DATASET EXTRACT:
--- --- ---

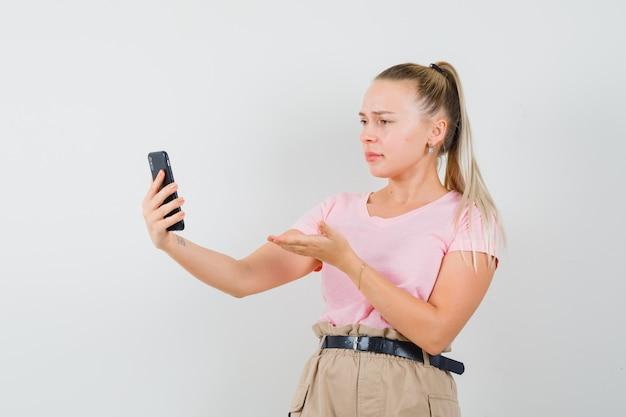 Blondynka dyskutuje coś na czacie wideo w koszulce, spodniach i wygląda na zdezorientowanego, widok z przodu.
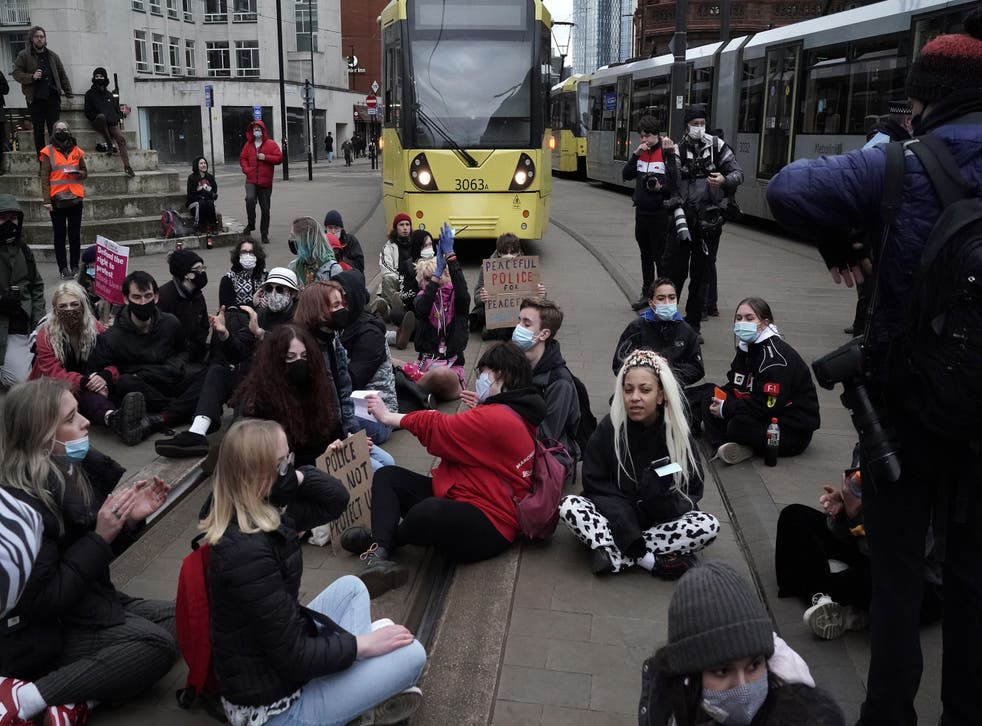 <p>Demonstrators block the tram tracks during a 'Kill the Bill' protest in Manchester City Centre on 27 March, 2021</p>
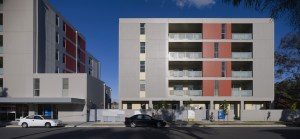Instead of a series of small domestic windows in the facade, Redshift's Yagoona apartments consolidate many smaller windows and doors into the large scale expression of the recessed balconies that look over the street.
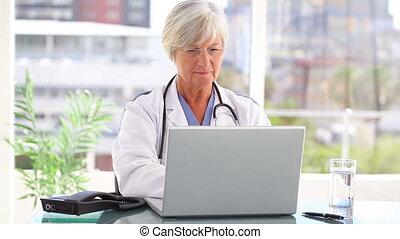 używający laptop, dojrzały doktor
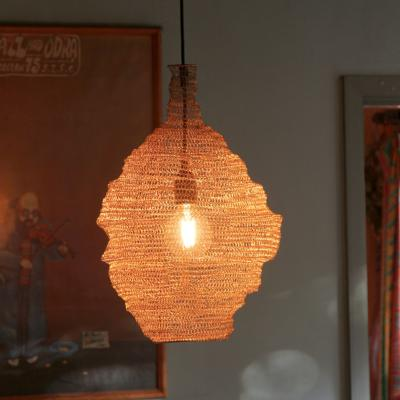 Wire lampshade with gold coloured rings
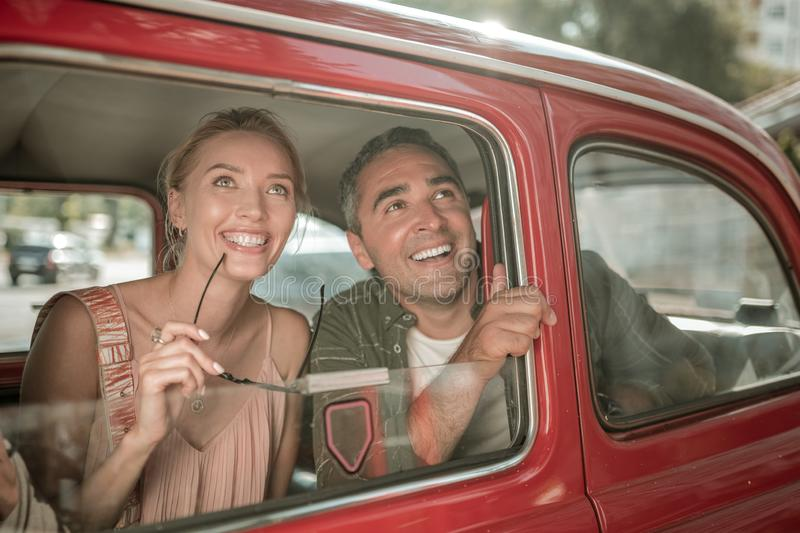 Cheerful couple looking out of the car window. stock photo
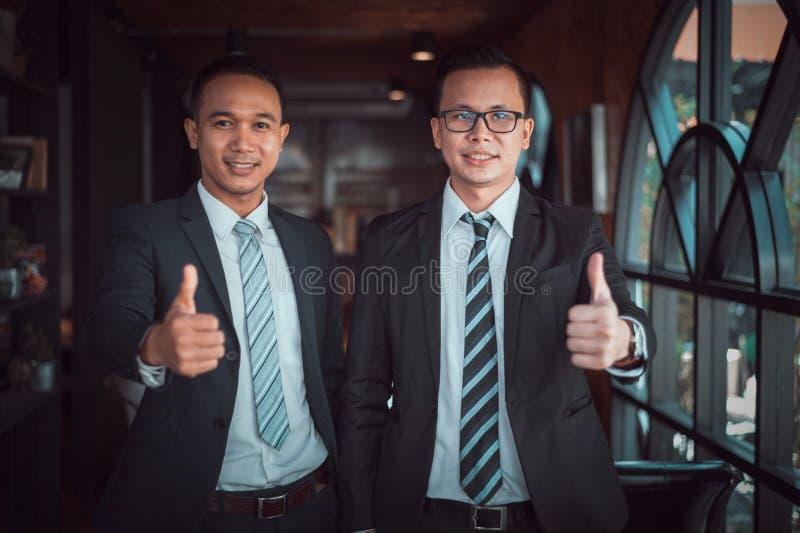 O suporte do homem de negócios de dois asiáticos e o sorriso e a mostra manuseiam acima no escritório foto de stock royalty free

--- --- ---

What is needed is a word-for-word restatement of the entries, minus any pictures.

 Blondynka dyskutuje coś na czacie wideo w koszulce, spodniach i wygląda na zdezorientowanego, widok z przodu.
 <p>Demonstrators block the tram tracks during a 'Kill the Bill' protest in Manchester City Centre on 27 March, 2021</p>
Instead of a series of small domestic windows in the facade, Redshift's Yagoona apartments consolidate many smaller windows and doors into the large scale expression of the recessed balconies that look over the street.
 używający laptop, dojrzały doktor
 Wire lampshade with gold coloured rings
 Cheerful couple looking out of the car window. stock photo
 O suporte do homem de negócios de dois asiáticos e o sorriso e a mostra manuseiam acima no escritório foto de stock royalty free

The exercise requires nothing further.